Rows from a spatial reasoning dataset:
- - -
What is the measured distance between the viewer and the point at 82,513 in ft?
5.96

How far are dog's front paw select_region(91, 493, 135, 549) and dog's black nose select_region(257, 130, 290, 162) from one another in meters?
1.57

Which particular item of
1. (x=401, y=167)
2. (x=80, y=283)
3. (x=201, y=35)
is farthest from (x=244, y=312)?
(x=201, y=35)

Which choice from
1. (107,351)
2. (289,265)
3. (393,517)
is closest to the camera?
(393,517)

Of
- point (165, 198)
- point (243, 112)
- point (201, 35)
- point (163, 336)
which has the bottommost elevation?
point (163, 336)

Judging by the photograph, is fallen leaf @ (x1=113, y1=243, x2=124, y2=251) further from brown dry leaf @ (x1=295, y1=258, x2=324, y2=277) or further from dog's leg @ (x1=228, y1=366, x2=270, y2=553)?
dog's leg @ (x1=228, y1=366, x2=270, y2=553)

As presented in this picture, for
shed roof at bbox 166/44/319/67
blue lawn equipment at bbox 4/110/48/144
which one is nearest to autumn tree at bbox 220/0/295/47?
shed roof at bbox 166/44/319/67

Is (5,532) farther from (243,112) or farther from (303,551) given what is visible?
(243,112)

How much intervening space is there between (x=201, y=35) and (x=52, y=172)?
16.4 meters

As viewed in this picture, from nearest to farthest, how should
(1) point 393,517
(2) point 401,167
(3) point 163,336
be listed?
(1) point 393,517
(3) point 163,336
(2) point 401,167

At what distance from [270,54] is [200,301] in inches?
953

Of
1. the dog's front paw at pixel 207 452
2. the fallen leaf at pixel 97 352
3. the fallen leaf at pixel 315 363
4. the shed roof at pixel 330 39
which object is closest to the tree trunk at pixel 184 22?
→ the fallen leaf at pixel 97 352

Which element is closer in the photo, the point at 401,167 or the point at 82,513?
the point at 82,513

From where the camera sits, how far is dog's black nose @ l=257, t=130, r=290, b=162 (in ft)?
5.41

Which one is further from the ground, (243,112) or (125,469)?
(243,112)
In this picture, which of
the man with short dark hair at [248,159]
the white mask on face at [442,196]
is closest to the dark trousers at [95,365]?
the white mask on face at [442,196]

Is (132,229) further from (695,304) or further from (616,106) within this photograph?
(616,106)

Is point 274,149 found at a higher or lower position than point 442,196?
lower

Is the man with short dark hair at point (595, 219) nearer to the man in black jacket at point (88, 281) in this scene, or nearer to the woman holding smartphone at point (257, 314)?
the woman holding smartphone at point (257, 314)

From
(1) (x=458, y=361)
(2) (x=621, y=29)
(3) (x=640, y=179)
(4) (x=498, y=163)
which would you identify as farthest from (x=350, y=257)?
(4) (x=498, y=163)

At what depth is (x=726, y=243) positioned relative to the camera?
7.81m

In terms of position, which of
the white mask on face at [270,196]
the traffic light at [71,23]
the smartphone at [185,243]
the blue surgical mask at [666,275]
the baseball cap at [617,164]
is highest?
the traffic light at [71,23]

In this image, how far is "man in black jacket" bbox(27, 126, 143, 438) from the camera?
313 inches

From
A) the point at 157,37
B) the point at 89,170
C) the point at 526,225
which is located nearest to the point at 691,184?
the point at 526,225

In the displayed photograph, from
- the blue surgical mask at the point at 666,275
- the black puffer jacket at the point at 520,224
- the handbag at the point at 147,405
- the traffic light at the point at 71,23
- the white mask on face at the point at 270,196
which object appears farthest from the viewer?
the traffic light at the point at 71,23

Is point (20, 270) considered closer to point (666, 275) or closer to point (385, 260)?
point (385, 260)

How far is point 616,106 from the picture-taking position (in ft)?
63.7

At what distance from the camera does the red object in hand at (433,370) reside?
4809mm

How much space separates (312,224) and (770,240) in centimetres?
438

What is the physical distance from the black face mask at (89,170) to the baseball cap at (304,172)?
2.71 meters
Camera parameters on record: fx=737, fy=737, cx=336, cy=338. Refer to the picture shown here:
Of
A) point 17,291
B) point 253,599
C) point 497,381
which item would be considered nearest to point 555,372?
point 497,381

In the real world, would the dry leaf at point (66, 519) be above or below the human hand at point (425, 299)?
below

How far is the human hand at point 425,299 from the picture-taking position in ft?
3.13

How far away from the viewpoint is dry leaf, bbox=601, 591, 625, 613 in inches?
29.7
- - -
What you will do » Rewrite all of the data above with "withered leaf" in place of every "dry leaf", keeping everything else the same.

Result of this task »
What is the measured distance between the viewer and the point at 82,513 in ft?
5.96

How far are dog's front paw select_region(91, 493, 135, 549) and dog's black nose select_region(257, 130, 290, 162) from one another in meters?
1.57

Which particular item of
1. (x=401, y=167)
2. (x=80, y=283)
3. (x=201, y=35)
is farthest from (x=244, y=312)?
(x=201, y=35)

Which choice from
1. (107,351)
2. (289,265)
3. (393,517)
is closest to the camera?
(393,517)

Of
- point (165, 198)
- point (243, 112)
- point (201, 35)
- point (163, 336)
which has the bottommost elevation?
point (163, 336)

Judging by the photograph, is fallen leaf @ (x1=113, y1=243, x2=124, y2=251) further from brown withered leaf @ (x1=295, y1=258, x2=324, y2=277) or further from dog's leg @ (x1=228, y1=366, x2=270, y2=553)?
dog's leg @ (x1=228, y1=366, x2=270, y2=553)

As presented in this picture, for
shed roof at bbox 166/44/319/67
blue lawn equipment at bbox 4/110/48/144
which one is nearest to autumn tree at bbox 220/0/295/47?
shed roof at bbox 166/44/319/67

Is (5,532) farther from (243,112) or farther from (303,551) given what is visible?
(243,112)

How much intervening space is there between (x=201, y=35) and (x=52, y=172)?
16.4 meters

As viewed in this picture, from nearest to farthest, how should
(1) point 393,517
(2) point 401,167
(3) point 163,336
be listed?
(1) point 393,517
(3) point 163,336
(2) point 401,167

At what distance from [270,54] is [200,301] in inches?
953

Of
1. the dog's front paw at pixel 207 452
2. the fallen leaf at pixel 97 352
3. the fallen leaf at pixel 315 363
4. the shed roof at pixel 330 39
which object is closest to the tree trunk at pixel 184 22?
→ the fallen leaf at pixel 97 352

Which element is closer in the photo, the point at 401,167 or the point at 82,513?
the point at 82,513

From where the camera sits, how far is dog's black nose @ l=257, t=130, r=290, b=162 (in ft)?
5.41

Which one is further from the ground, (243,112) or (125,469)?
(243,112)
In this picture, which of
the man with short dark hair at [248,159]
the white mask on face at [442,196]
is closest to the dark trousers at [95,365]?
the white mask on face at [442,196]

Is (132,229) further from (695,304) or further from (616,106) within this photograph?
(616,106)

Is point 274,149 found at a higher or lower position than point 442,196?
lower

Is the man with short dark hair at point (595, 219) nearer to the man in black jacket at point (88, 281) in this scene, or nearer to the woman holding smartphone at point (257, 314)?
the woman holding smartphone at point (257, 314)

From
(1) (x=458, y=361)
(2) (x=621, y=29)
(3) (x=640, y=179)
(4) (x=498, y=163)
which would you identify as farthest from (x=350, y=257)?
(4) (x=498, y=163)

At what depth is (x=726, y=243) positioned relative to the camera?
7.81m

In terms of position, which of
the white mask on face at [270,196]
the traffic light at [71,23]
the smartphone at [185,243]
the blue surgical mask at [666,275]
the baseball cap at [617,164]
is highest?
the traffic light at [71,23]

In this image, how far is "man in black jacket" bbox(27, 126, 143, 438) from the camera?
313 inches

From
A) the point at 157,37
B) the point at 89,170
C) the point at 526,225
which is located nearest to the point at 691,184?
the point at 526,225

In the displayed photograph, from
- the blue surgical mask at the point at 666,275
- the black puffer jacket at the point at 520,224
- the handbag at the point at 147,405
- the traffic light at the point at 71,23
- the white mask on face at the point at 270,196
which object appears farthest from the viewer?
the traffic light at the point at 71,23

Is point (20, 270) considered closer to point (666, 275) or closer to point (385, 260)?
point (385, 260)

How far is point 616,106 from the picture-taking position (in ft)?
63.7

At what distance from the camera does the red object in hand at (433,370) reside?
4809mm

How much space separates (312,224) and (770,240) in centimetres?
438

What is the physical distance from the black face mask at (89,170) to the baseball cap at (304,172)?
2.71 meters
Camera parameters on record: fx=737, fy=737, cx=336, cy=338. Refer to the picture shown here:
Of
A) point 17,291
B) point 253,599
C) point 497,381
which item would be considered nearest to point 555,372?
point 497,381

In the real world, would the withered leaf at point (66, 519) be above or below the human hand at point (425, 299)?
below

How far is the human hand at point 425,299 from the picture-taking position in ft?
3.13

How far away from the viewpoint is withered leaf, bbox=601, 591, 625, 613 in inches?
29.7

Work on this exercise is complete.